● **Page text**
We took Leo's red Mazdaratti on this trip as it hadn't been out of the garage in a while. Here is Leo gearing up for the trail ahead. The trailhead was a little difficult to find (partly because I was too busy talking to properly navigate). To get to the trailhead from Santa Cruz travel south on highway 1 to the town of Aptos. Take the State Park Drive exit and take a left so that you are headed north towards Soquel Drive. Take a right on Soquel Drive and after you cross some train tracks look for Aptos Creek Rd and a sign for The Forest of Nisene Marks State Park on the left. It looks more like a driveway, or entrance to shopping center, than a road but you cross over the tracks past a bike shop and head past some homes on your way to the park entrance. There is one hairpin curve before the entrance. We chatted with a ranger at the gate who actually knew less about the trail camp then we did (This was our first time here). He had us read over the rules for the trail camp but did not actually make us fill out anything even after we asked him if we should since the rules we were reading had previous campers information at the bottom of it. Rules were typical: leave no trace, no fires, camp stoves only, no water at camp so bring some, . nothing out of the norm. We were going to ask the ranger more questions but after he showed us how little he knew about the camp we decided that further questions were pointless. We paid our $5 each for the night and another $5 for a map. Decent map for the price. Parking was pretty limited due to the popularity of this trailhead on a Sunday.

 

 

So this time of year they have the "winter gate" locked so you have to park at George's Picnic Area. There is a pit toilet but nothing else at this trailhead. We decided to take the most direct route to camp since we were carrying quite a bit of extra weight in our packs so we chose to use the West Ridge Trail. To get there you have to head north on Aptos Creek Road.

● **Information supplied**
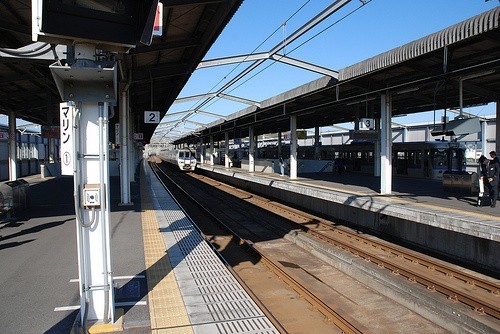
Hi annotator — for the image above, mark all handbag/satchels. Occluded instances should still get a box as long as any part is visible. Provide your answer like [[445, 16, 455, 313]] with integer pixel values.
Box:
[[478, 193, 492, 205]]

● **Written instruction A**
According to the hike account, why did the group take the West Ridge Trail?
● **Written instruction B**
In the hike account, rewrite the passage from "So this time" up to and including "Aptos Creek Road.", substituting "Ridge Route" for "West Ridge Trail".

● **Exercise output A**
They wanted the most direct route to camp because they were carrying quite a bit of extra weight in their packs.

● **Exercise output B**
So this time of year they have the "winter gate" locked so you have to park at George's Picnic Area. There is a pit toilet but nothing else at this trailhead. We decided to take the most direct route to camp since we were carrying quite a bit of extra weight in our packs so we chose to use the Ridge Route. To get there you have to head north on Aptos Creek Road.